For substrings: expand around each center (O(n²)) or dp[i][j] = true if s[i..j] is palindrome. For subsequences: dp[i][j] = length of longest palindromic subsequence in s[i..j]. If s[i]==s[j], dp[i][j] = dp[i+1][j-1] + 2.

2D DP where dp[i][j] represents answer for first i chars of string1 and first j chars of string2. If chars match, extend from dp[i-1][j-1]. Otherwise, take best of dp[i-1][j] or dp[i][j-1] depending on problem.

Build adjacency list from edges. BFS for shortest path (unweighted): use queue, track visited, level = distance. DFS for connectivity/cycles: use visited set, for directed graphs track 'in current path' to detect back edges.

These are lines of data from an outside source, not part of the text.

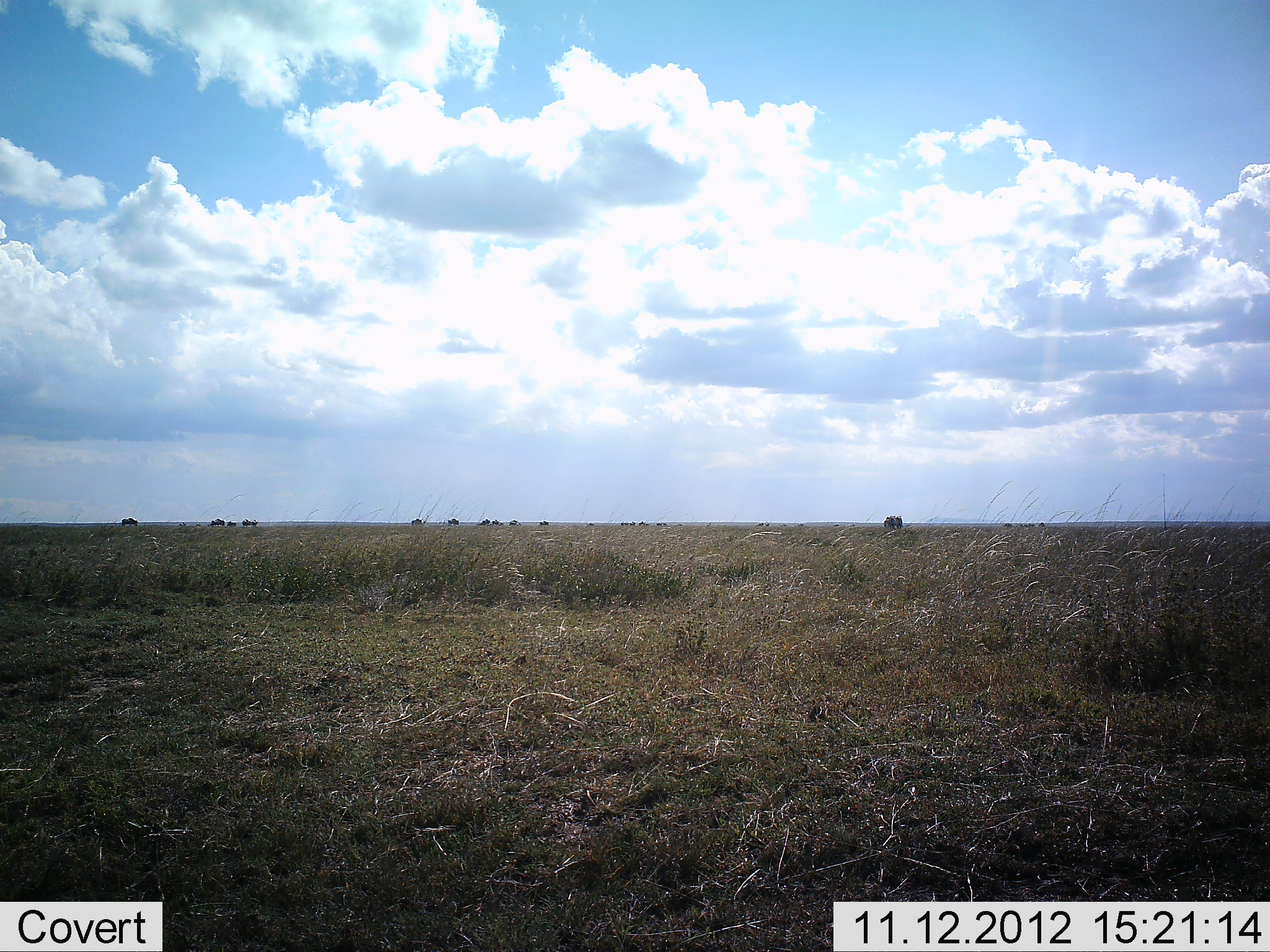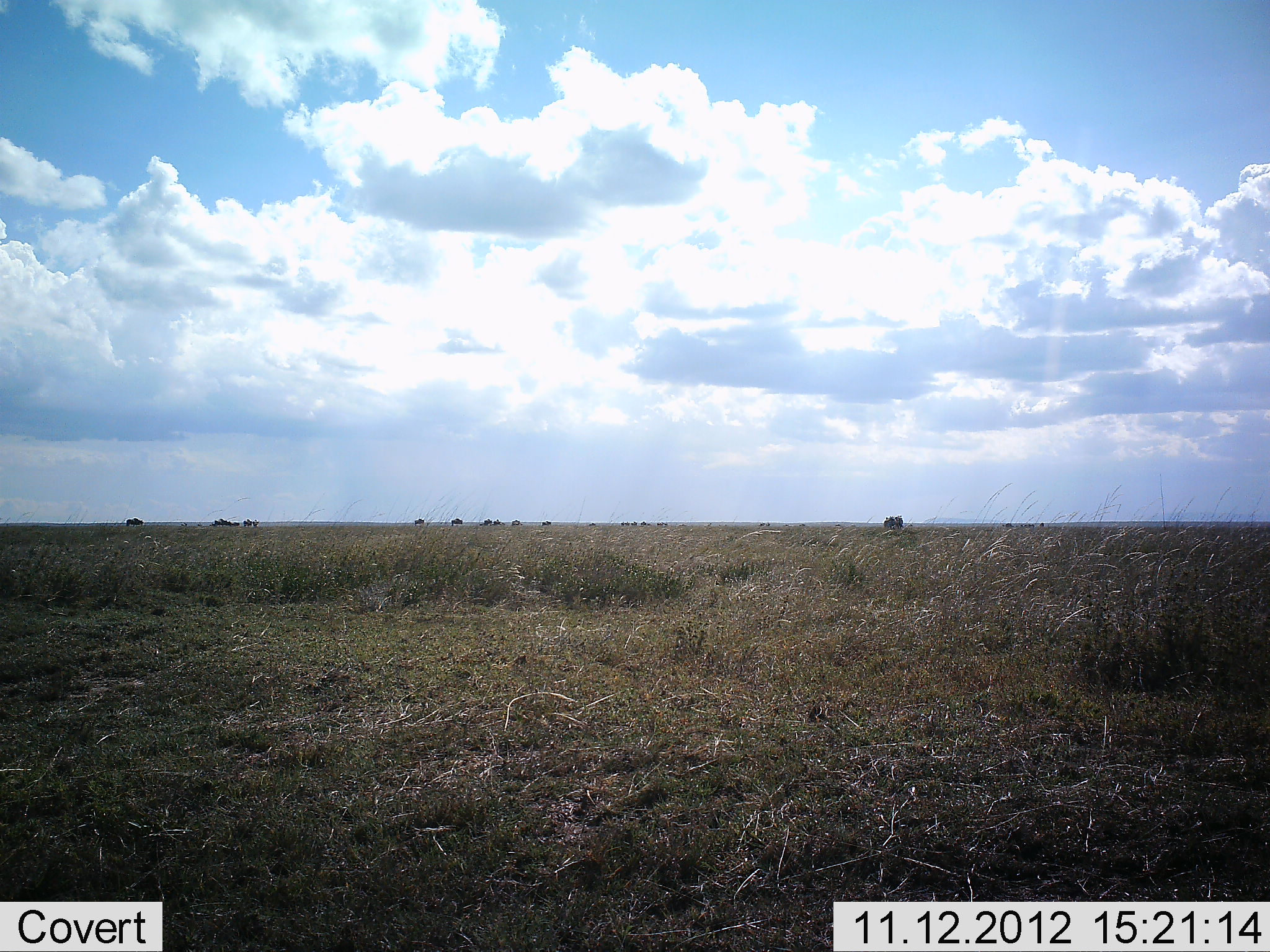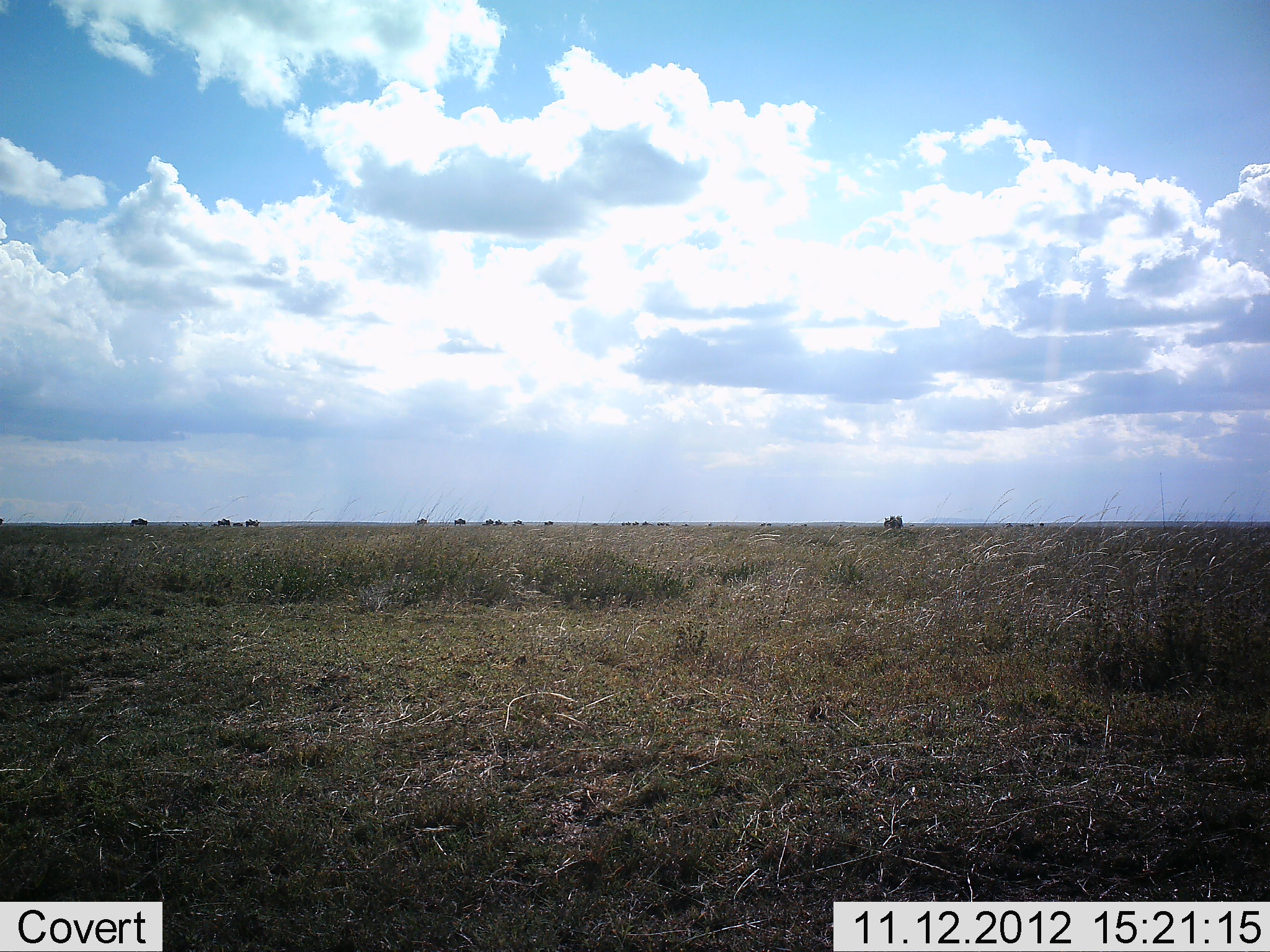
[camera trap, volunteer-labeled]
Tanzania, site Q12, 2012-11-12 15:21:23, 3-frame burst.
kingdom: Animalia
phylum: Chordata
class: Mammalia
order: Artiodactyla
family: Bovidae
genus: Connochaetes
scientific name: Connochaetes taurinus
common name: blue wildebeest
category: wildebeest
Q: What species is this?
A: Wildebeest (blue wildebeest) (Connochaetes taurinus).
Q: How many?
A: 11-50.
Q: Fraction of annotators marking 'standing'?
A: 10%.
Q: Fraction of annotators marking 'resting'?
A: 0%.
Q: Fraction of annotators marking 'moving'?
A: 90%.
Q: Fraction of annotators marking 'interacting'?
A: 0%.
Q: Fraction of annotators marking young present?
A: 0%.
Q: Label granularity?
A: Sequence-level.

Push opening brackets/operators, pop when closing/lower precedence found. For expressions: use two stacks (operands + operators) or convert to postfix first. Stack naturally handles nesting and LIFO order.

Store key-value pairs for O(1) access. For Two Sum: map value → index, check if complement exists. For frequency: map element → count. For caching: map input → computed result (memoization).

Use TreeSet (Java), SortedList (Python), or balanced BST. Supports O(log n) insert, delete, and finding floor/ceiling values. Combine with sliding window for problems requiring sorted access in a window.

Each node has children map (char → node) and isEnd flag. Insert: walk down creating nodes. Search/startsWith: walk down, check if path exists. Trie turns repeated prefix matching from O(n*m) to O(m).

parent[i] points to i's parent (or self if root). find(x): follow parents to root with path compression. union(x,y): link roots, use rank to keep tree flat. Same root = same component.